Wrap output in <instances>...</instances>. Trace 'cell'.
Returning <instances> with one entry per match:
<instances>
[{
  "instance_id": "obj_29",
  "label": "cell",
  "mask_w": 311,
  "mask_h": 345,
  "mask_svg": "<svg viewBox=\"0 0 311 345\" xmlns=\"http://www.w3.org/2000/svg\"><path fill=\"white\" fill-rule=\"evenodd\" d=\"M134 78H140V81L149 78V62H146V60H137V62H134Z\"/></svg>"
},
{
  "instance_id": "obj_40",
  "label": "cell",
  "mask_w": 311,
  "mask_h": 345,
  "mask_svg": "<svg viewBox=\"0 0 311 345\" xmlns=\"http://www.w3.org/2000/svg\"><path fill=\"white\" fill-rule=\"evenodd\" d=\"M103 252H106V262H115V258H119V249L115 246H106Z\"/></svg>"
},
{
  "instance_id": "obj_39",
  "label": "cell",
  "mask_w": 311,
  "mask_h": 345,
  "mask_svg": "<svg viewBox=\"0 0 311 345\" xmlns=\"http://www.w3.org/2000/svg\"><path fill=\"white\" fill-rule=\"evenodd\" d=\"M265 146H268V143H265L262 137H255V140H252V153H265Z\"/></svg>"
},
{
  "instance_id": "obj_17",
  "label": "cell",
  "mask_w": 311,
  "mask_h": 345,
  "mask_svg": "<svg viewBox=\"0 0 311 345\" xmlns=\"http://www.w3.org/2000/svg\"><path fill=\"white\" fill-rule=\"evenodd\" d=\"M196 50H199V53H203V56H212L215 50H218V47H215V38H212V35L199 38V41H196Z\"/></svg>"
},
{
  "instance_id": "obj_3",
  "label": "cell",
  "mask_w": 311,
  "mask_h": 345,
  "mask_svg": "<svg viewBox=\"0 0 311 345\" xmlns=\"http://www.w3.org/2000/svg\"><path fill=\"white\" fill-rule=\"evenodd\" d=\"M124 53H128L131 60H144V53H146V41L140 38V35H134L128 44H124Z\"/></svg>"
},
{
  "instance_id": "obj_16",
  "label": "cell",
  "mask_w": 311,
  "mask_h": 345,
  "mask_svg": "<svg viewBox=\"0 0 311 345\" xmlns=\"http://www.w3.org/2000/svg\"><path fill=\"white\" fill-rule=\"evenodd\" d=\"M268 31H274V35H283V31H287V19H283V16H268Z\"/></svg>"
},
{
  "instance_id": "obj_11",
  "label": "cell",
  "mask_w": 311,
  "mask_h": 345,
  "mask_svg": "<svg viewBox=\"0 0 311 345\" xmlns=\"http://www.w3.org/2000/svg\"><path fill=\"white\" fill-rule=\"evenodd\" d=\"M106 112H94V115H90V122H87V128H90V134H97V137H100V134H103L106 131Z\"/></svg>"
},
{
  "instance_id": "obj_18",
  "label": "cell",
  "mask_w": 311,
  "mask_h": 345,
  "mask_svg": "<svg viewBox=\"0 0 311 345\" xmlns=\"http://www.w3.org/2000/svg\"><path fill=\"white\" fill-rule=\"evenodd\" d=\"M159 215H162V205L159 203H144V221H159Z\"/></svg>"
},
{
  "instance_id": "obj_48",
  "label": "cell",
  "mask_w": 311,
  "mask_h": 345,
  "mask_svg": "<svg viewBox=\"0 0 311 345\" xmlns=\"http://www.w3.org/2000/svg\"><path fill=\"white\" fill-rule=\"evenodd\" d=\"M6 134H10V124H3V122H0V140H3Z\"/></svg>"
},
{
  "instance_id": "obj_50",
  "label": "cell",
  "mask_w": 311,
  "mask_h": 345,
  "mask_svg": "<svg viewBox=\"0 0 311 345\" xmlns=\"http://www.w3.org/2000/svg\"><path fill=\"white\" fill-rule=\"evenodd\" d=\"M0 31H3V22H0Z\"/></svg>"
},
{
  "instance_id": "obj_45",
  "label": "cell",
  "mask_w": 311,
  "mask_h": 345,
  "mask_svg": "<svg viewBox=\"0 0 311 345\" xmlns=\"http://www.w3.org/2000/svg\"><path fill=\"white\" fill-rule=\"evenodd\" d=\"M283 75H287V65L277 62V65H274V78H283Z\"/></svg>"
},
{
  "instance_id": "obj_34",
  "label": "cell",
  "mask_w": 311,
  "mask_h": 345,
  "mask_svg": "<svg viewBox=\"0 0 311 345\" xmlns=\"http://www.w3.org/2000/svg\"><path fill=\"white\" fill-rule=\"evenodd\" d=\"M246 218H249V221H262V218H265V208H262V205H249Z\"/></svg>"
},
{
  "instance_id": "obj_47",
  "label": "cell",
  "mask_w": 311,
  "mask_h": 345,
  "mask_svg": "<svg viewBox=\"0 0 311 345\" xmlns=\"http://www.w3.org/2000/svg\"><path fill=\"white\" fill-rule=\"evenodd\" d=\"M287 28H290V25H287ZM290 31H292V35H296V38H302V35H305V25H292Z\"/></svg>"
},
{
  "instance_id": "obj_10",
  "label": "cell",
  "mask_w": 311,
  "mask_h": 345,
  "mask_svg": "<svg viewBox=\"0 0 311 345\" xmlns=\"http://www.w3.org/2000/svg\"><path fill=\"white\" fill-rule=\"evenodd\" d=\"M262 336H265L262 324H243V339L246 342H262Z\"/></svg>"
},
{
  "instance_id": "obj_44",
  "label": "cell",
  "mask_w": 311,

********************

**Short task:** Show each line of the items above that contains the string "instances", copied in full. Matches must have the same case.

**Finished task:**
Wrap output in <instances>...</instances>. Trace 'cell'.
Returning <instances> with one entry per match:
<instances>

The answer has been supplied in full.